What is asked :: Write the records out again, precisely as they stand.

• • • • •

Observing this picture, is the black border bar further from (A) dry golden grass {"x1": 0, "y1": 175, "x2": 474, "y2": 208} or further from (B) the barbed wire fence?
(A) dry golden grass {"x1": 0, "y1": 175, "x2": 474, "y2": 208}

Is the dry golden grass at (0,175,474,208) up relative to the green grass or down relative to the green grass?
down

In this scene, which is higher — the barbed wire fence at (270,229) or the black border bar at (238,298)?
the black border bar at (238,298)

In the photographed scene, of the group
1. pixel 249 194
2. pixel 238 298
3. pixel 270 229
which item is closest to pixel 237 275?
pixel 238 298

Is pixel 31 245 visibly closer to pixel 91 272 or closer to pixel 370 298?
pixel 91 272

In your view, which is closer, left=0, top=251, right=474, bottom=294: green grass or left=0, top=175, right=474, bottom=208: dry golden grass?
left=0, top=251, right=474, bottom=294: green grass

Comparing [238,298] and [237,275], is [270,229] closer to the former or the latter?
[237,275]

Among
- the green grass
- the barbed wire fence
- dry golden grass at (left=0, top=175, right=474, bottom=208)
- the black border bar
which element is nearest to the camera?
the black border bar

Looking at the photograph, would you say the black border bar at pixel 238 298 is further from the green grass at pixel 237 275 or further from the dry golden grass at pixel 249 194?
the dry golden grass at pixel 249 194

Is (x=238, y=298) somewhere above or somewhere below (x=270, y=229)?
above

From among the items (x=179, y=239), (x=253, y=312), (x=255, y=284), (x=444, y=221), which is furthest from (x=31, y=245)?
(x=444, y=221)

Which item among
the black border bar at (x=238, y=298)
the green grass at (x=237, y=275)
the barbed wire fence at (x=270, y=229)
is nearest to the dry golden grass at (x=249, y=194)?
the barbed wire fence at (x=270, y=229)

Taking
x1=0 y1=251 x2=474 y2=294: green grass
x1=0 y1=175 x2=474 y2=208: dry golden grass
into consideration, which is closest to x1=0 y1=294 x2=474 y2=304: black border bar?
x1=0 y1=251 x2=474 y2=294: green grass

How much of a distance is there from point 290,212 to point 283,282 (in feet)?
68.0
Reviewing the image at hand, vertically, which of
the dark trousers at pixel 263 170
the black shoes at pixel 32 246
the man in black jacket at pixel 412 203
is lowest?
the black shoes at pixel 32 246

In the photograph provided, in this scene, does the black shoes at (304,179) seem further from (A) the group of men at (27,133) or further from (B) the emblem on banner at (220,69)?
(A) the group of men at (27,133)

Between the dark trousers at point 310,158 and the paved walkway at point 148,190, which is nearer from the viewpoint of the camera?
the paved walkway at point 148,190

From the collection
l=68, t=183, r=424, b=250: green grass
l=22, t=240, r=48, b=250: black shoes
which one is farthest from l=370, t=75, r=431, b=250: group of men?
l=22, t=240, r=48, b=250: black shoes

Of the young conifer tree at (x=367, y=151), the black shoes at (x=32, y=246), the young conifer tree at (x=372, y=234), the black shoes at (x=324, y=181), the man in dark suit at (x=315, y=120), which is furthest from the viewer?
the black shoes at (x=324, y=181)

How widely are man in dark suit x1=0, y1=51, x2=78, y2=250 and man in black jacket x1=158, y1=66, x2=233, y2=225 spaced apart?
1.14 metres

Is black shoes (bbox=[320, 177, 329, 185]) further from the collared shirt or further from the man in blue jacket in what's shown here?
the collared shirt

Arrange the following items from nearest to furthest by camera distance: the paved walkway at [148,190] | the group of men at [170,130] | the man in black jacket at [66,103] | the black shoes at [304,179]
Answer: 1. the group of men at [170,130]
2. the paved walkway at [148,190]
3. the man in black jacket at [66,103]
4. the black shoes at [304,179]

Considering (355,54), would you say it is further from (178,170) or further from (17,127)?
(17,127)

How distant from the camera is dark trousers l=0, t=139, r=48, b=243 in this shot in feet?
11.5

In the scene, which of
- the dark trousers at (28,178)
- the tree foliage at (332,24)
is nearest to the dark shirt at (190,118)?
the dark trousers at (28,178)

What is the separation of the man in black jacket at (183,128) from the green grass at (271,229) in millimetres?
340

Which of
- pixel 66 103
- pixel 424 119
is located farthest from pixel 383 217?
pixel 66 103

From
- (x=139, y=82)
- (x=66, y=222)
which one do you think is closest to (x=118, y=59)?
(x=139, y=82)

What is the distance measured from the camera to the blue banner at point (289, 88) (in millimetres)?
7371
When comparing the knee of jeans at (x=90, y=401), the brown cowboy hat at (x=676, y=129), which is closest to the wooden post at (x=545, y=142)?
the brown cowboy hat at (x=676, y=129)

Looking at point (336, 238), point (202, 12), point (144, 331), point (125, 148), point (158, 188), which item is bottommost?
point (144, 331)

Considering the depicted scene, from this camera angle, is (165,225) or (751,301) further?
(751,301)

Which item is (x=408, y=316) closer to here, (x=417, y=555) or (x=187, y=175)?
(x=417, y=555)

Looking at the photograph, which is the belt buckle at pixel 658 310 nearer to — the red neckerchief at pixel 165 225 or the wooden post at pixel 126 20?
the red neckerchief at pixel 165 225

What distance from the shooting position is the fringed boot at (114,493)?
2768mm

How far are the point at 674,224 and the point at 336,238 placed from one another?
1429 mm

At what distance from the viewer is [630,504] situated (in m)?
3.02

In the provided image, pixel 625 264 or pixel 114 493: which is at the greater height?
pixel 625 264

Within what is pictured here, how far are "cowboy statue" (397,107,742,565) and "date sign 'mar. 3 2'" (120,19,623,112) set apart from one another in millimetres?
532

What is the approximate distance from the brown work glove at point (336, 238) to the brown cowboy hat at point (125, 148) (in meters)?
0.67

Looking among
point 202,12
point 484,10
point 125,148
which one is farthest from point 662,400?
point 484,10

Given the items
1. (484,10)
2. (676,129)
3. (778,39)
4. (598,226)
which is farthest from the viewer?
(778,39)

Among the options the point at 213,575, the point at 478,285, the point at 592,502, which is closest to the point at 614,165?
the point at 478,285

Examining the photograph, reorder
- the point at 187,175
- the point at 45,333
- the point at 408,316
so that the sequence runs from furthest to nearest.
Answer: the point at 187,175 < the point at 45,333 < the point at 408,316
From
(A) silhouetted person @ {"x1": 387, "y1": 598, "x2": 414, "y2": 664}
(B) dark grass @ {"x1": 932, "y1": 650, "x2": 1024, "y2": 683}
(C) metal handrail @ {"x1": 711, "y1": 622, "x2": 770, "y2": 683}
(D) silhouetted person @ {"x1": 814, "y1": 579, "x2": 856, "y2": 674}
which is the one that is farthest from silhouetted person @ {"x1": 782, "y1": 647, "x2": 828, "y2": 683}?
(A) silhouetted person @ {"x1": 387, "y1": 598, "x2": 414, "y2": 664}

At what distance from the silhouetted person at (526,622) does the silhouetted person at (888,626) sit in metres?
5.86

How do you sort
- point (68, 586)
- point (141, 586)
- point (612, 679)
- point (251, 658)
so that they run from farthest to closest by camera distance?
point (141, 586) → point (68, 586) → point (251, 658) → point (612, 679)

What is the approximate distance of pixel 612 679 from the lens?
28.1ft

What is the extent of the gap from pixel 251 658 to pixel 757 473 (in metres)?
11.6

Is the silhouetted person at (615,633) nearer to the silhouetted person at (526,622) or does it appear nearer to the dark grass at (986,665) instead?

• • • • •

Written solution ::
Observing this picture, is the black border bar further from (A) dry golden grass {"x1": 0, "y1": 175, "x2": 474, "y2": 208} or further from (B) the barbed wire fence?
(A) dry golden grass {"x1": 0, "y1": 175, "x2": 474, "y2": 208}

Is the dry golden grass at (0,175,474,208) up relative to the green grass or down relative to the green grass?
down

In this scene, which is higher — the barbed wire fence at (270,229) or the black border bar at (238,298)?
the black border bar at (238,298)

In the photographed scene, of the group
1. pixel 249 194
2. pixel 238 298
3. pixel 270 229
which item is closest to pixel 237 275?
pixel 238 298

Is pixel 31 245 visibly closer to pixel 91 272 or closer to pixel 370 298?
pixel 91 272

In your view, which is closer, left=0, top=251, right=474, bottom=294: green grass or left=0, top=175, right=474, bottom=208: dry golden grass?
left=0, top=251, right=474, bottom=294: green grass

Comparing [238,298] and [237,275], is [270,229] closer to the former or the latter?
[237,275]

Among
- the green grass
- the barbed wire fence
- dry golden grass at (left=0, top=175, right=474, bottom=208)
- the black border bar
which element is nearest to the camera?
the black border bar

Looking at the photograph, would you say the black border bar at pixel 238 298 is further from the green grass at pixel 237 275 or further from the dry golden grass at pixel 249 194?
the dry golden grass at pixel 249 194

Is (x=238, y=298) somewhere above or somewhere below (x=270, y=229)?
above

From among the items (x=179, y=239), (x=253, y=312), (x=255, y=284), (x=444, y=221), which is furthest from (x=31, y=245)?
(x=444, y=221)

Which item among
the black border bar at (x=238, y=298)
the green grass at (x=237, y=275)
the barbed wire fence at (x=270, y=229)
is nearest to the dry golden grass at (x=249, y=194)?
the barbed wire fence at (x=270, y=229)

Taking
x1=0 y1=251 x2=474 y2=294: green grass
x1=0 y1=175 x2=474 y2=208: dry golden grass
into consideration, which is closest to x1=0 y1=294 x2=474 y2=304: black border bar?
x1=0 y1=251 x2=474 y2=294: green grass

How much of a distance is there from point 290,212 to point 283,282 (in feet)?
68.0
Reviewing the image at hand, vertically, which of
the dark trousers at pixel 263 170
the black shoes at pixel 32 246
the man in black jacket at pixel 412 203
is lowest?
the black shoes at pixel 32 246

In the photograph provided, in this scene, does the black shoes at (304,179) seem further from (A) the group of men at (27,133) or further from (B) the emblem on banner at (220,69)?
(A) the group of men at (27,133)

Between the dark trousers at point 310,158 and the paved walkway at point 148,190, which is nearer from the viewpoint of the camera?
the paved walkway at point 148,190

From the collection
l=68, t=183, r=424, b=250: green grass
l=22, t=240, r=48, b=250: black shoes
which one is farthest from l=370, t=75, r=431, b=250: group of men?
l=22, t=240, r=48, b=250: black shoes

Of the young conifer tree at (x=367, y=151), the black shoes at (x=32, y=246), the young conifer tree at (x=372, y=234), the black shoes at (x=324, y=181), the man in dark suit at (x=315, y=120), which is furthest from the viewer?
the black shoes at (x=324, y=181)

How widely are man in dark suit x1=0, y1=51, x2=78, y2=250 and man in black jacket x1=158, y1=66, x2=233, y2=225 spaced apart?
1.14 metres

Is black shoes (bbox=[320, 177, 329, 185]) further from the collared shirt or further from the man in blue jacket in what's shown here?
the collared shirt

Arrange the following items from nearest to furthest by camera distance: the paved walkway at [148,190] | the group of men at [170,130] | the man in black jacket at [66,103] | the black shoes at [304,179]
Answer: 1. the group of men at [170,130]
2. the paved walkway at [148,190]
3. the man in black jacket at [66,103]
4. the black shoes at [304,179]

Considering (355,54), would you say it is further from (178,170) or further from (17,127)?
(17,127)

How distant from the camera is dark trousers l=0, t=139, r=48, b=243 in this shot in feet?
11.5

In the scene, which of
- the dark trousers at (28,178)
- the tree foliage at (332,24)
is nearest to the dark shirt at (190,118)?
the dark trousers at (28,178)

What is the separation of the man in black jacket at (183,128) from the green grass at (271,229) in millimetres?
340

Which of
- pixel 66 103
- pixel 424 119
is located farthest from pixel 383 217?
pixel 66 103

From
- (x=139, y=82)
- (x=66, y=222)
which one do you think is closest to (x=118, y=59)?
(x=139, y=82)

What is the distance measured from the camera to the blue banner at point (289, 88) (in millimetres)?
7371
When comparing the knee of jeans at (x=90, y=401), the brown cowboy hat at (x=676, y=129), which is closest to the wooden post at (x=545, y=142)?
the brown cowboy hat at (x=676, y=129)

Looking at point (336, 238), point (202, 12), point (144, 331), point (125, 148), point (158, 188), which item is bottommost?
point (144, 331)

Considering the depicted scene, from this camera angle, is (165,225) or (751,301) further?
(751,301)

Which item is (x=408, y=316) closer to here, (x=417, y=555) or (x=187, y=175)?
(x=417, y=555)

Looking at the photograph, which is the belt buckle at pixel 658 310 nearer to — the red neckerchief at pixel 165 225 or the wooden post at pixel 126 20?
the red neckerchief at pixel 165 225

What distance from the shooting position is the fringed boot at (114,493)?
2768mm

How far are the point at 674,224 and the point at 336,238 placed from one another?
1429 mm

At what distance from the viewer is [630,504] situated (in m)?
3.02

In the provided image, pixel 625 264 or pixel 114 493: which is at the greater height?
pixel 625 264

Within what is pictured here, how far are "cowboy statue" (397,107,742,565) and "date sign 'mar. 3 2'" (120,19,623,112) set apart from one another in millimetres?
532

What is the approximate distance from the brown work glove at point (336, 238) to the brown cowboy hat at point (125, 148) (in meters)?
0.67

Looking among
point 202,12
point 484,10
point 125,148
which one is farthest from point 662,400?
point 484,10

Given the items
1. (484,10)
2. (676,129)
3. (778,39)
4. (598,226)
which is farthest from the viewer?
(778,39)

Among the options the point at 213,575, the point at 478,285, the point at 592,502, which is closest to the point at 614,165?
the point at 478,285

Examining the photograph, reorder
- the point at 187,175
- the point at 45,333
- the point at 408,316
so that the sequence runs from furthest to nearest.
Answer: the point at 187,175 < the point at 45,333 < the point at 408,316
From
(A) silhouetted person @ {"x1": 387, "y1": 598, "x2": 414, "y2": 664}
(B) dark grass @ {"x1": 932, "y1": 650, "x2": 1024, "y2": 683}
(C) metal handrail @ {"x1": 711, "y1": 622, "x2": 770, "y2": 683}
(D) silhouetted person @ {"x1": 814, "y1": 579, "x2": 856, "y2": 674}
which is the one that is farthest from silhouetted person @ {"x1": 782, "y1": 647, "x2": 828, "y2": 683}?
(A) silhouetted person @ {"x1": 387, "y1": 598, "x2": 414, "y2": 664}

At what distance from the silhouetted person at (526,622) does the silhouetted person at (888,626) sit in metres?
5.86

How do you sort
- point (68, 586)
- point (141, 586)
- point (612, 679)
- point (251, 658)
so that they run from farthest to closest by camera distance?
point (141, 586) → point (68, 586) → point (251, 658) → point (612, 679)

What is the approximate distance of pixel 612 679 from the lens?
28.1ft

What is the extent of the gap from pixel 251 658 to pixel 757 473 (in metres)?
11.6

Is the silhouetted person at (615,633) nearer to the silhouetted person at (526,622) or does it appear nearer to the dark grass at (986,665) instead?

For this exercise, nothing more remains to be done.